We were sad to hear that one of the last remaining Dutch children who came to Bath in 1945 has passed away.  Albert van de Kamer has a particular place in the story of our link, due to an unfortunate accident he had very soon after arriving.  Riding a British bicycle for the first time, he tried to pedal backwards (as in the Netherlands) to slow down, not realising there were hand-operated brakes. Freewheeling down hill, he couldn’t stop, and crashed into a stone wall on Ralph Allen Drive.  Ten-year old Albert was unconscious for some time, and so concerned were doctors that his mother and father were flown over to visit him in St Martin’s hospital. Happily, after a little while, he made a full recovery.
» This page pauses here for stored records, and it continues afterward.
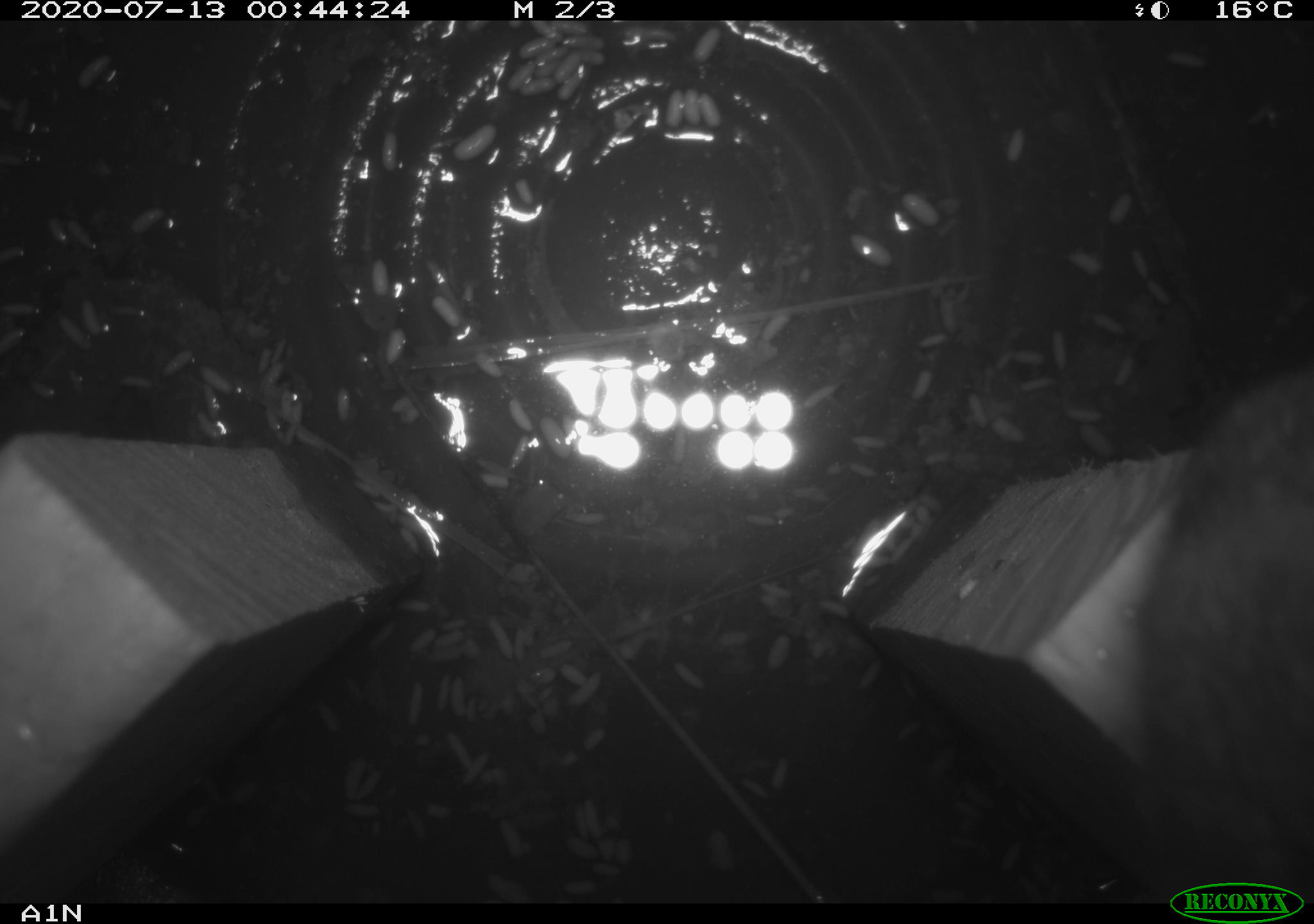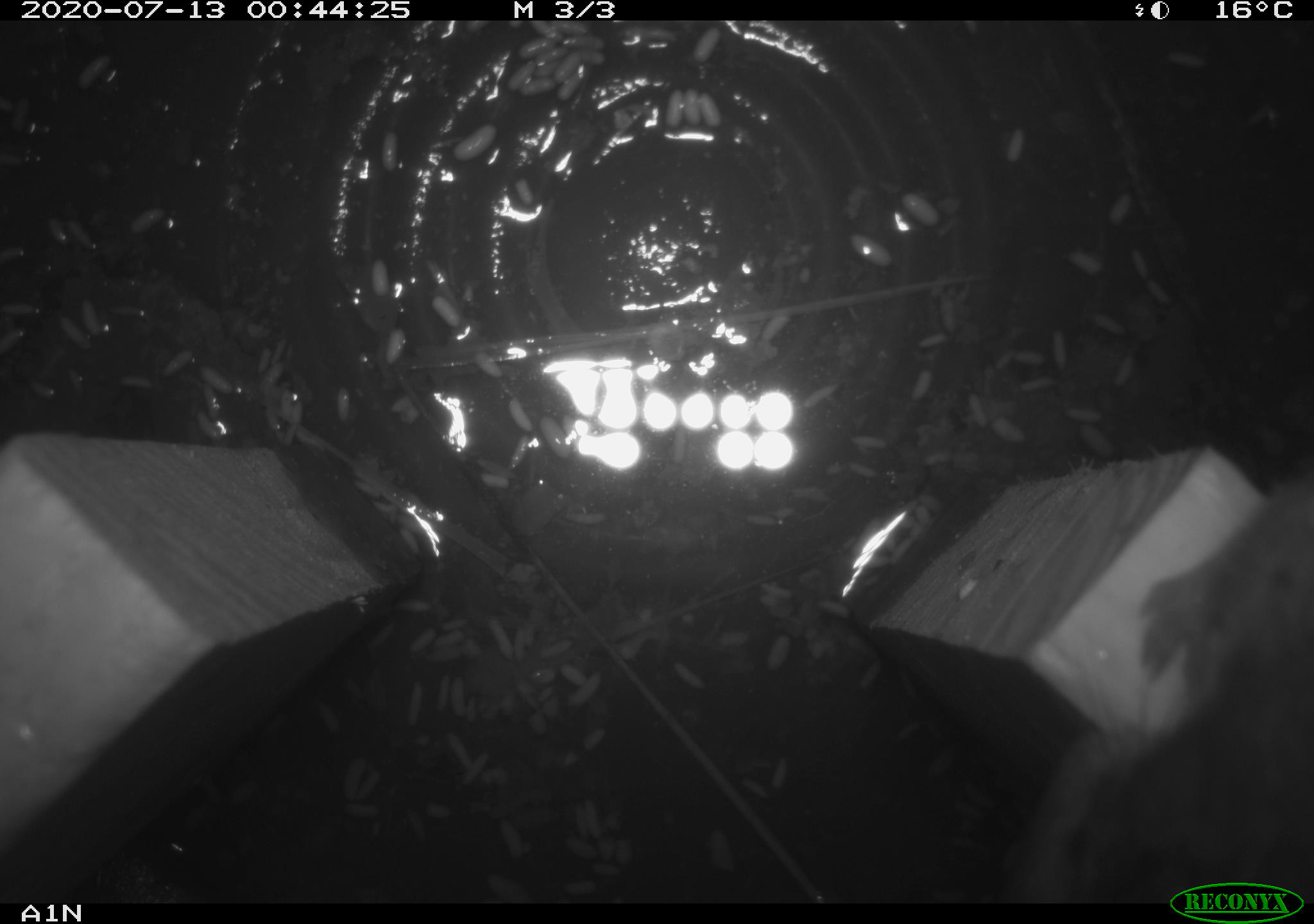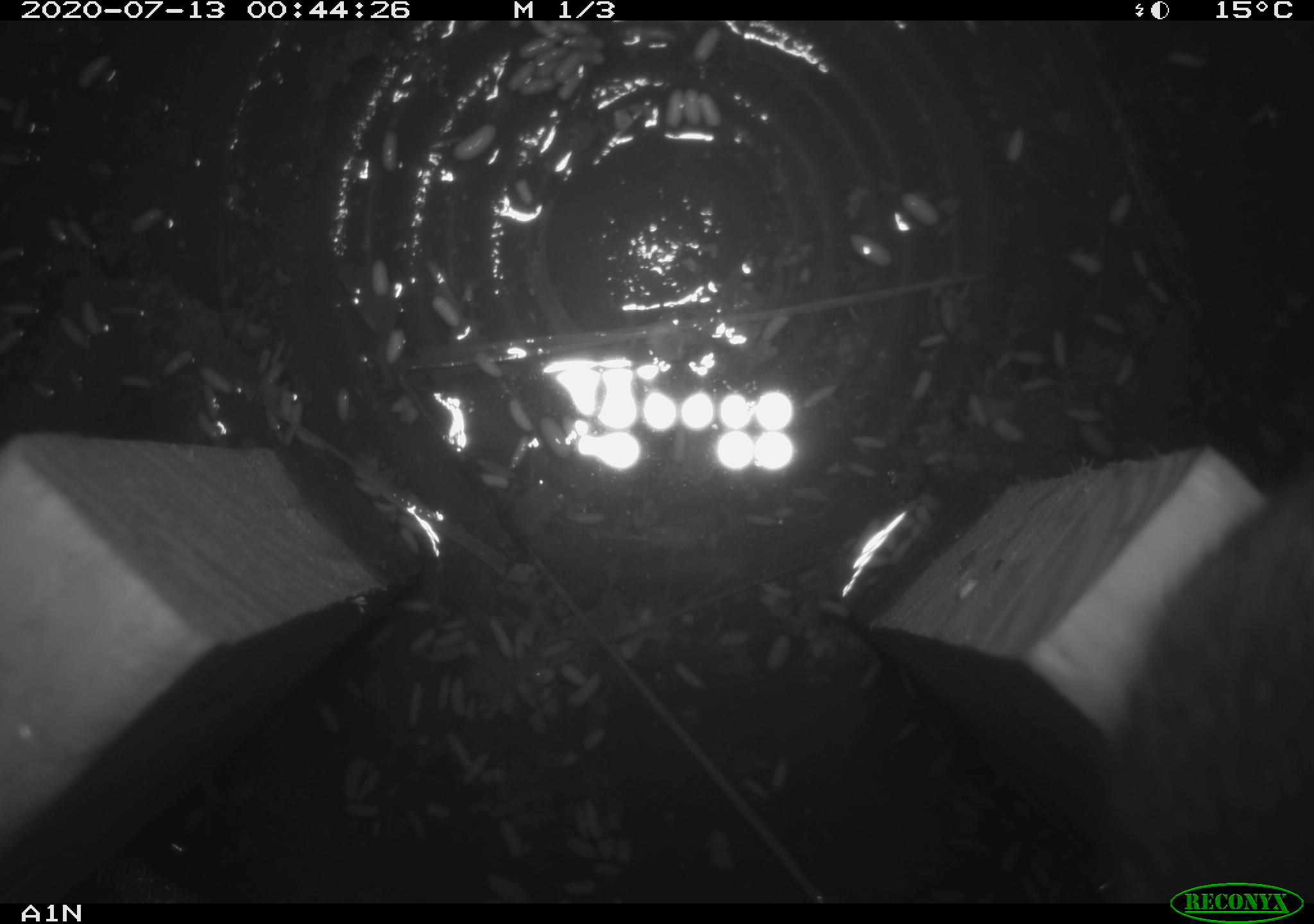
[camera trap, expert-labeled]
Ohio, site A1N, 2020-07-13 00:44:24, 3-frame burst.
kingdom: Animalia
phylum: Chordata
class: Mammalia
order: Rodentia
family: Cricetidae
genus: Microtus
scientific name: Microtus pennsylvanicus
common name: meadow vole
Meadow vole (Microtus pennsylvanicus).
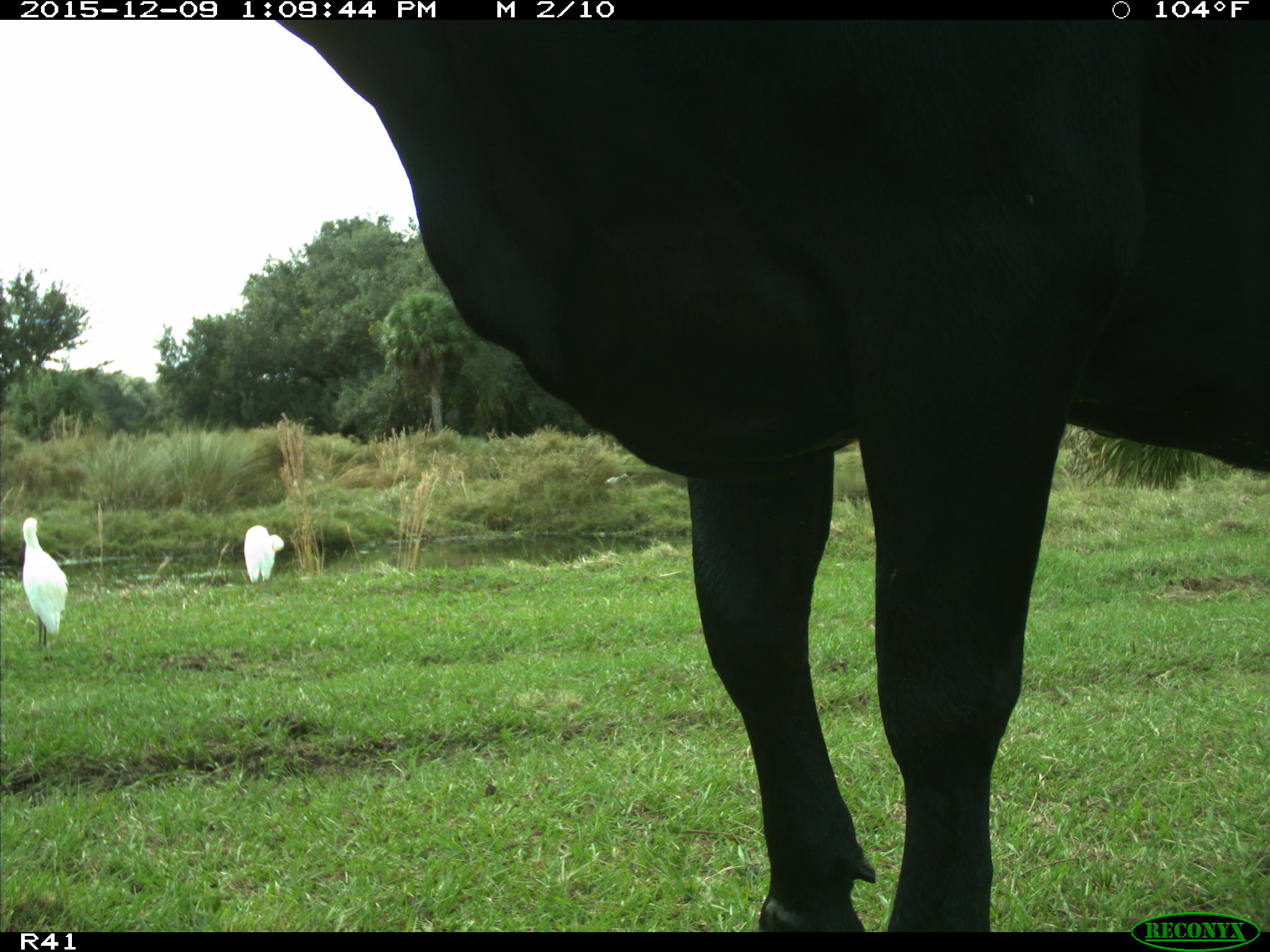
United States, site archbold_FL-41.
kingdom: Animalia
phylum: Chordata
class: Mammalia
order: Artiodactyla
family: Bovidae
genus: Bos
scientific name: Bos taurus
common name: domestic cow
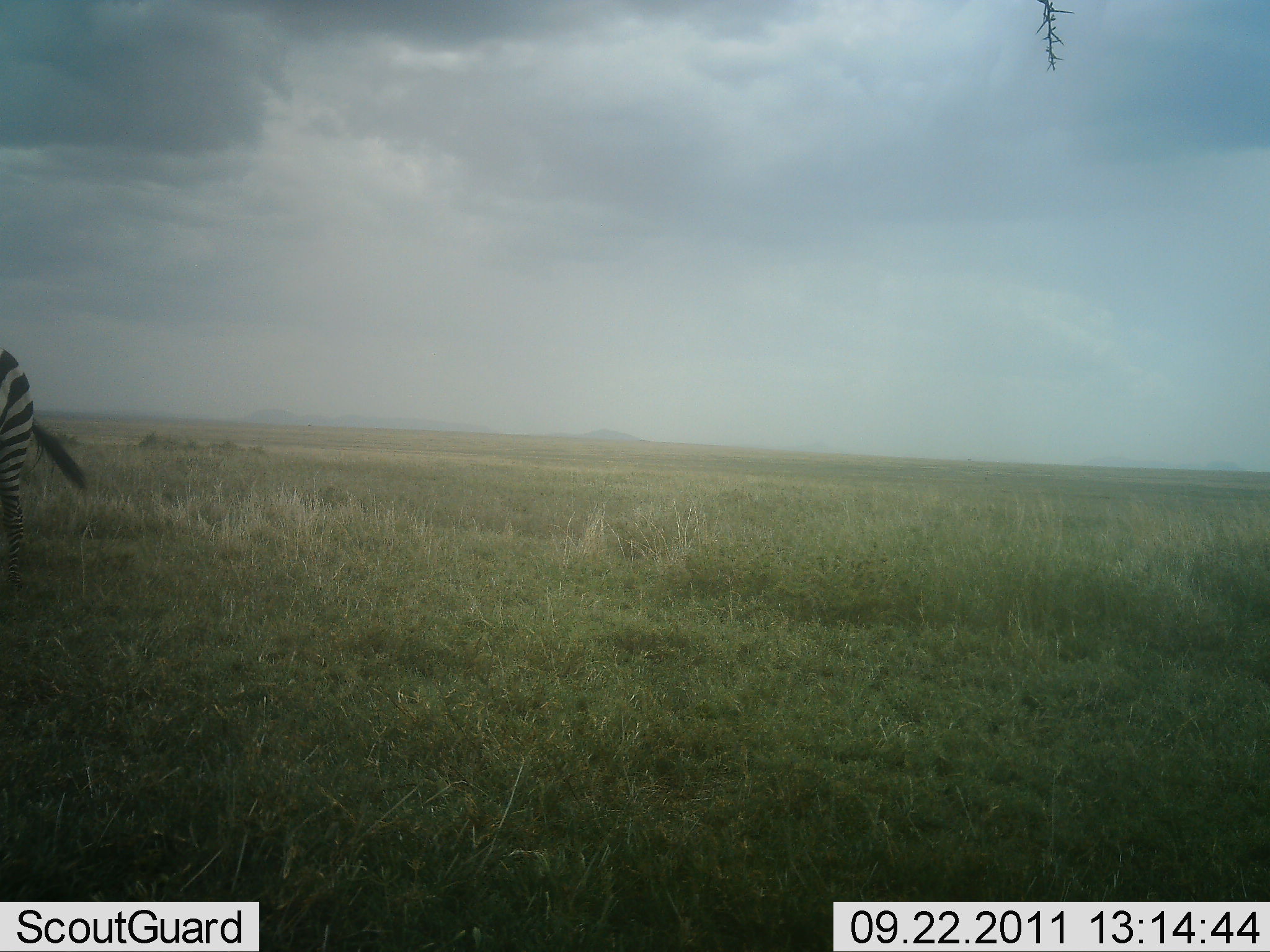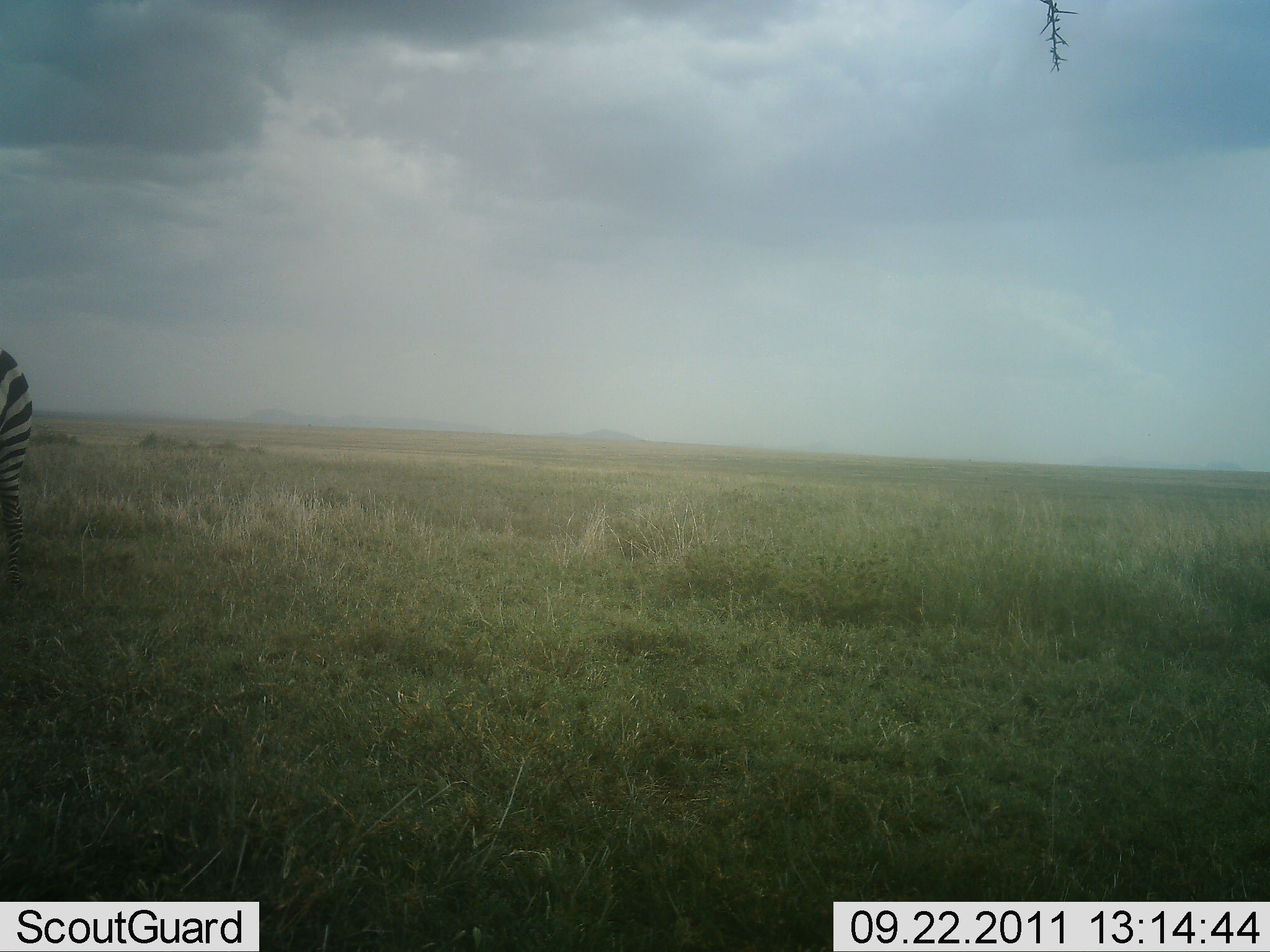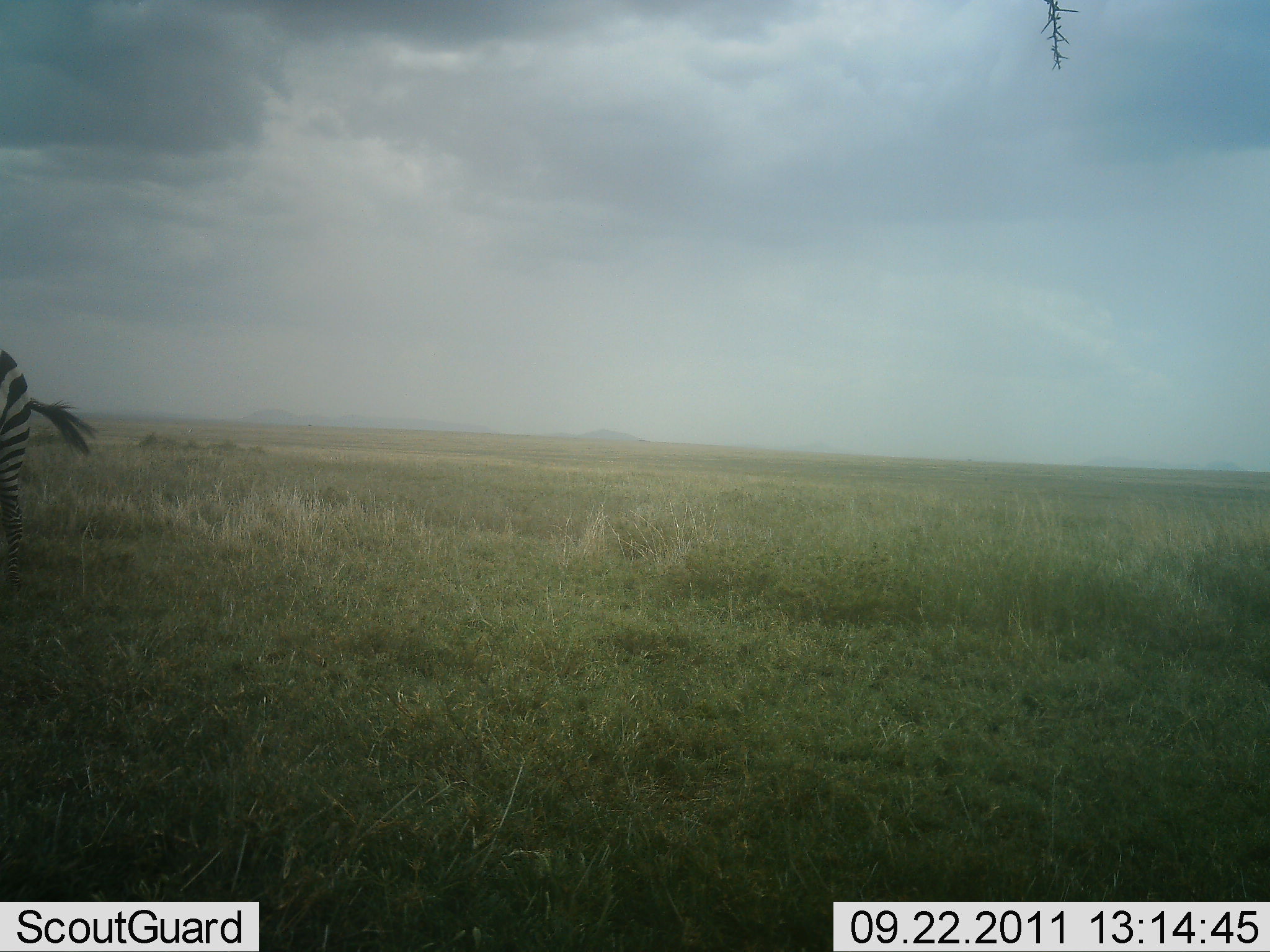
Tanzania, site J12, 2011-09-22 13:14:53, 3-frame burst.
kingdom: Animalia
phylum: Chordata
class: Mammalia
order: Perissodactyla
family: Equidae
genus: Equus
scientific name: Equus quagga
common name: plains zebra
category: zebra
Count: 1.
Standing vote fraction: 91%.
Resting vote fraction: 0%.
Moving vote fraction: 9%.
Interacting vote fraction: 0%.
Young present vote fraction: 0%.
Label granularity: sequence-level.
Aletta Stevens interviewed Albert for her book on our link, “The Remarkable Journey of Mr Prins”, and his memories of the war, including delivering messages for the resistance and his time in Bath, are woven into the tale.  Apparently, Albert became a minor celebrity after he recovered, becoming known as “the boy who fell off the bicycle”.  He made a return visit to Bath in 2005, during events to mark 60 years since his original visit.

He told Aletta of a song the children made up during their time in England, recovering from the Hunger Winter famine of 1944-45. The chorus ran: “It’s great, it’s great to be in England, we’re getting round and fat, we’re getting round and fat, and we are very very happy, and we are very very happy!”.